Değerli okurlar, hatırlarsanız benzer olay rahmetli Büyük Birlik Partisi lideri Muhsin Yazıcıoğlu’nun hayatını kaybettiği helikopter kazasında da gündeme gelmişti. Arama kurtarma ekipleri kötü hava şartlarından dolayı kazazedeleri kilometrelerce yürüyerek aramak zorunda kalmışlardı. Üç gün süren arama kurtarma çalışmaları sonunda yerleri tespit edildi edilmesine ancak buz gibi havada normal insanın dahi hayatta kalma şansının çok düşük olduğu bir ortamda hayatlarını kaybettiler. Bu vahim olayda suikast iddiaları da elbette çok mühim ve dikkate alınacak konular olmakla birlikte yazımızın konusu dışında olduğundan bu konuya girmeyeceğim.

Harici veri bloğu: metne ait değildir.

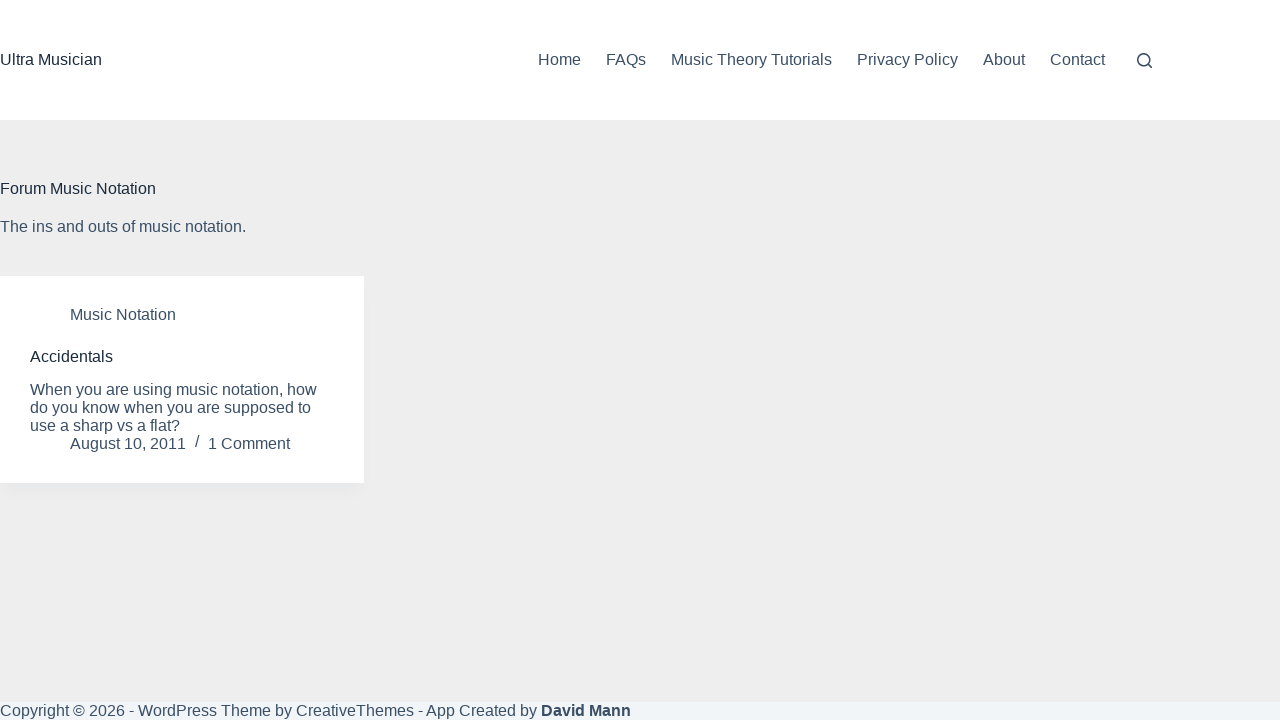

--- FILE ---
content_type: text/css
request_url: https://www.ultramusician.com/tutorials/milo-temp.css
body_size: 645
content:

/* line 29, ../sass/milo-temp.scss */
html, body {
    background-color: #eeeeee;
    font-size: 100%;
    font-family: Arial;
    margin: 0;
}

@media (min-width: 800px) {
    /* line 37, ../sass/milo-temp.scss */
    html, body {
        background-color: #eeeeee;
    }
}
/* line 50, ../sass/milo-temp.scss */
.tab-container {
    padding: 1.2em;
    -webkit-border-radius: 3px;
    -moz-border-radius: 3px;
    -ms-border-radius: 3px;
    -o-border-radius: 3px;
    border-radius: 3px;
    background-color: #eeeeee;
    max-width: 867px;
    margin: 2em auto;
}

/* line 61, ../sass/milo-temp.scss */
#tabs > ul {
    display: none;
}

/* line 67, ../sass/milo-temp.scss */
#tab-prev,
#tab-next,
#tab-exercise {
    background-image: -webkit-gradient(linear, 50% 0%, 50% 100%, color-stop(0%, #1666A5), color-stop(100%, #134385));
    background-image: -webkit-linear-gradient(#1666A5, #134385);
    background-image: -moz-linear-gradient(#1666A5, #134385);
    background-image: -o-linear-gradient(#1666A5, #134385);
    background-image: linear-gradient(#1666A5, #134385);
    -webkit-border-radius: 3px;
    -moz-border-radius: 3px;
    -ms-border-radius: 3px;
    -o-border-radius: 3px;
    border-radius: 3px;
    color: white;
    display: -moz-inline-stack;
    display: inline-block;
    vertical-align: middle;
    *vertical-align: auto;
    zoom: 1;
    *display: inline;
    font-size: 1.4rem;
    padding: .19em .5em;
    text-decoration: none;
    /*-webkit-transition: all 0.15s ease-in-out;
    -webkit-transition-delay: 0s;
    -moz-transition: all 0.15s ease-in-out 0s;
    -o-transition: all 0.15s ease-in-out 0s;
    transition: all 0.15s ease-in-out 0s;*/
}
#tab-exercise {
    background-image: -webkit-gradient(linear, 50% 0%, 50% 100%, color-stop(0%, #55C142), color-stop(100%, #49A239));
    background-image: -webkit-linear-gradient(#55C142, #49A239);
    background-image: -moz-linear-gradient(#55C142, #49A239);
    background-image: -o-linear-gradient(#55C142, #49A239);
    background-image: linear-gradient(#55C142, #49A239);
}
/* line 77, ../sass/milo-temp.scss */
#tab-prev:hover,
#tab-next:hover,
#tab-exercise:hover,
#tab-prev:active,
#tab-prev:focus,
#tab-next:active,
#tab-next:focus  {
    background-image: -webkit-gradient(linear, 50% 0%, 50% 100%, color-stop(0%, #134385), color-stop(100%, #1666A5));
    background-image: -webkit-linear-gradient(#134385, #1666A5);
    background-image: -moz-linear-gradient(#134385, #1666A5);
    background-image: -o-linear-gradient(#134385, #1666A5);
    background-image: linear-gradient(#134385, #1666A5);
}
#tab-exercise:hover,
#tab-exercise:active,
#tab-exercise:focus {
    background-image: -webkit-gradient(linear, 50% 0%, 50% 100%, color-stop(0%, #49A239), color-stop(100%, #55C142));
    background-image: -webkit-linear-gradient(#49A239, #55C142);
    background-image: -moz-linear-gradient(#49A239, #55C142);
    background-image: -o-linear-gradient(#49A239, #55C142);
    background-image: linear-gradient(#49A239, #55C142);
}
/* line 86, ../sass/milo-temp.scss */
#tab-prev.arrow-na,
#tab-next.arrow-na,
#tab-exercise.arrow-na {
    filter: progid:DXImageTransform.Microsoft.Alpha(Opacity=0);
    opacity: 0;
    visibility: hidden;
}

@media (min-width: 800px) {
    /* line 94, ../sass/milo-temp.scss */
    #tab-prev,
    #tab-next,
    #tab-exercise {
        font-size: 1.2rem;
    }
}
/* line 99, ../sass/milo-temp.scss */
#tab-next,
#tab-exercise {
    float: right;
}

/* line 103, ../sass/milo-temp.scss */
#tabs-nav {
    background-color: #eeeeee;
    -webkit-box-shadow: rgba(0, 0, 0, 0.5) 0px 1px 3px;
    -moz-box-shadow: rgba(0, 0, 0, 0.5) 0px 1px 3px;
    box-shadow: rgba(0, 0, 0, 0.5) 0px 1px 3px;
    -webkit-box-sizing: border-box;
    -moz-box-sizing: border-box;
    box-sizing: border-box;
    left: 0;
    padding: .6em .75em;
    position: fixed;
    bottom: 0;
    width: 100%;
    z-index: 1000;
}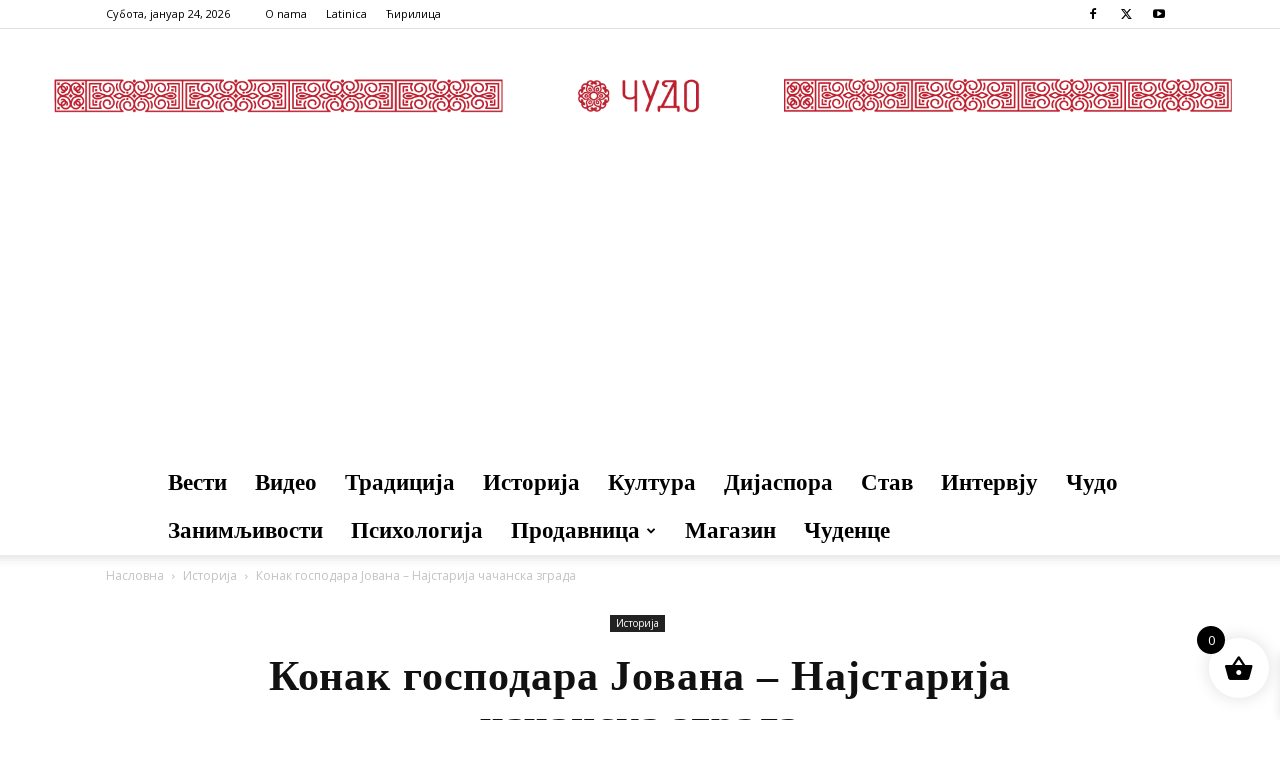

--- FILE ---
content_type: text/html; charset=UTF-8
request_url: https://www.cudo.rs/wp-admin/admin-ajax.php?td_theme_name=Newspaper&v=12.6.5
body_size: -261
content:
{"58605":126}

--- FILE ---
content_type: text/html; charset=utf-8
request_url: https://www.google.com/recaptcha/api2/aframe
body_size: 249
content:
<!DOCTYPE HTML><html><head><meta http-equiv="content-type" content="text/html; charset=UTF-8"></head><body><script nonce="qoziiCmGwMK1j139-YTfvQ">/** Anti-fraud and anti-abuse applications only. See google.com/recaptcha */ try{var clients={'sodar':'https://pagead2.googlesyndication.com/pagead/sodar?'};window.addEventListener("message",function(a){try{if(a.source===window.parent){var b=JSON.parse(a.data);var c=clients[b['id']];if(c){var d=document.createElement('img');d.src=c+b['params']+'&rc='+(localStorage.getItem("rc::a")?sessionStorage.getItem("rc::b"):"");window.document.body.appendChild(d);sessionStorage.setItem("rc::e",parseInt(sessionStorage.getItem("rc::e")||0)+1);localStorage.setItem("rc::h",'1769277212049');}}}catch(b){}});window.parent.postMessage("_grecaptcha_ready", "*");}catch(b){}</script></body></html>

Ilgaz Dağı’nda kışın tırmanış yapılacak iki yer var: Biri Çatal Ilgaz (Küçük Hacet Tepesi de deniyor), diğeri de Hacet Tepesi (Büyük Hacet Tepesi) denilen mevkiler. Birinin rakımı 2 bin 550 metre ve diğeri 2 bin 587 metre. Hacet tepesine ve Çatal Ilgaz tepesine kış mevsimi haricinde Çatören köyünden geçen orman yolu kullanılarak araçla çıkılabiliyor. Bu yol eğer kışın en azından 2 bin metre rakıma kadar açık tutulabilse herhangi bir dağ kazasında arazi araçlarıyla ekipler çok rahat bir şekilde hava karlı bile olsa bölgeye ulaştırılabilir. Çığ riski olan bölgeler çok az olduğu için ekipler bölgede seri bir şekilde arama kurtarma çalışması icra edebilirler. Unutmamak gerekir ki dağ kazalarında dakikalar, kazazedenin yaşamı için çok önemlidir.
Burada şunu da yazmadan geçmeyeceğim; arama kurtarma ekipleri konusunda kamu idarelerinin dağcılık kulüpleri ile koordinasyon içinde olmasında büyük fayda var. Tecrübeli dağcıların devletimize ve kazazedelere yardım etmesi herkesin yararına olacaktır.